Single by Ider
- Released: 20 April 2016
- Genre: R&B; folktronica;
- Label: Self-released
- Songwriters: Elizabeth Somerville; Megan Markwick;

Ider singles chronology
|  | "Sorry" (2016) | "Pulse" (2016) |

= Sorry (Ider song) =

2016 debut single by Ider

"Sorry" is a song recorded by English singer-songwriter duo Ider. It was self-released on 20 April 2016, and was Ider's debut single.

==Background and composition==
"Sorry" was Markwick and Somerville's first single as part of their Ider project, which they had started working on when they moved into a flat together in Summer 2015. They had previously been working together since 2012 as an acoustic folk duo called "Lily and Meg".

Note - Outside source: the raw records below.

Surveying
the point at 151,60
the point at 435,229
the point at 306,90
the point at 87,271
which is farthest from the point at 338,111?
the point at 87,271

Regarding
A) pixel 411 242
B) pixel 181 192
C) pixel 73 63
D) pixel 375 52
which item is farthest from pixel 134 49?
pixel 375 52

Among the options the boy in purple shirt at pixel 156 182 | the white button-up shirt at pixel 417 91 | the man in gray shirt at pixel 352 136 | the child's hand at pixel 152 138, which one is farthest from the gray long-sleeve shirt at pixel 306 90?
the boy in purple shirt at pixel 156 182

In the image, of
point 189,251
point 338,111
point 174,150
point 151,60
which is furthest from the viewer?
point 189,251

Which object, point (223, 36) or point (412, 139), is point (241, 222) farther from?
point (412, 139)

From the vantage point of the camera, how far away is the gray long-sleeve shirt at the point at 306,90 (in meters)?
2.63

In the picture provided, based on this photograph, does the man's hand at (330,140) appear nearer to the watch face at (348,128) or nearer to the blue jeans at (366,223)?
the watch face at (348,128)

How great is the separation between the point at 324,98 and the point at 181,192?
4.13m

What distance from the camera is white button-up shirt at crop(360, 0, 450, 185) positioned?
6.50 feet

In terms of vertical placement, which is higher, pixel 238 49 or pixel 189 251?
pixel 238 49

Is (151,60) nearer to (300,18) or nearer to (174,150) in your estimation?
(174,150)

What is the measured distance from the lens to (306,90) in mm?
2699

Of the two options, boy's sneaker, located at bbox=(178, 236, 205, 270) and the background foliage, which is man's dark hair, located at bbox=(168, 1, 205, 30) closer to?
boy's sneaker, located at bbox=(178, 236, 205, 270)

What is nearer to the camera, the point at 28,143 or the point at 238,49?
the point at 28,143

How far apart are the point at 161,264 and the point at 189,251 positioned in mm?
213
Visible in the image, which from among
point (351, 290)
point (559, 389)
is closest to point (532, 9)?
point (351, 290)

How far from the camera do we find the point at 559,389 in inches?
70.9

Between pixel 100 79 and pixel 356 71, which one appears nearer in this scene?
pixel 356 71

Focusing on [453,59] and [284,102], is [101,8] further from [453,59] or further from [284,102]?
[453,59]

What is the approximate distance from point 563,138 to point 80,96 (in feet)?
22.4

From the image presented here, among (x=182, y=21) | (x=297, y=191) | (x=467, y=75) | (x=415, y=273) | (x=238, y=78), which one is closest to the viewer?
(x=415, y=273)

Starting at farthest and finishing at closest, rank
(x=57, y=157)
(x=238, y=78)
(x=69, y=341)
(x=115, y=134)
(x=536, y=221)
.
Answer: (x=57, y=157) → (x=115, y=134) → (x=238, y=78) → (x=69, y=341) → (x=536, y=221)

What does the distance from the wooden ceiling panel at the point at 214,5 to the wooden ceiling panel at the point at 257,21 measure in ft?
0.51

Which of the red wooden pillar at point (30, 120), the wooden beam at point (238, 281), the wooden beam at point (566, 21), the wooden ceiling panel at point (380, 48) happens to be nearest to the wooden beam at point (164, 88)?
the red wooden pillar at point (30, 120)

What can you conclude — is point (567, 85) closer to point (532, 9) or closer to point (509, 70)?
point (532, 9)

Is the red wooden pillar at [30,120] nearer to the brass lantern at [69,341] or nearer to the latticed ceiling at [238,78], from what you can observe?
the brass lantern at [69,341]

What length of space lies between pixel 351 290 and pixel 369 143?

In an interview they described the song as being about "falling out of love with someone. It goes through the motions; beginning with a bit of doubt and ending with independence."

==Critical reception==
Hillydilly's Cole Ryan says that "'Sorry' isn't overly complex (there's not much more than some dim piano and some sparse percussion here), but the real appeal is in the way their gentle vocals and honest lyrics combine wonderfully with the instrumental base. This one will perfectly complement a rainy day, but, even on its own, it serves as a strong first outing from the pair and has us excited for all things from them ahead."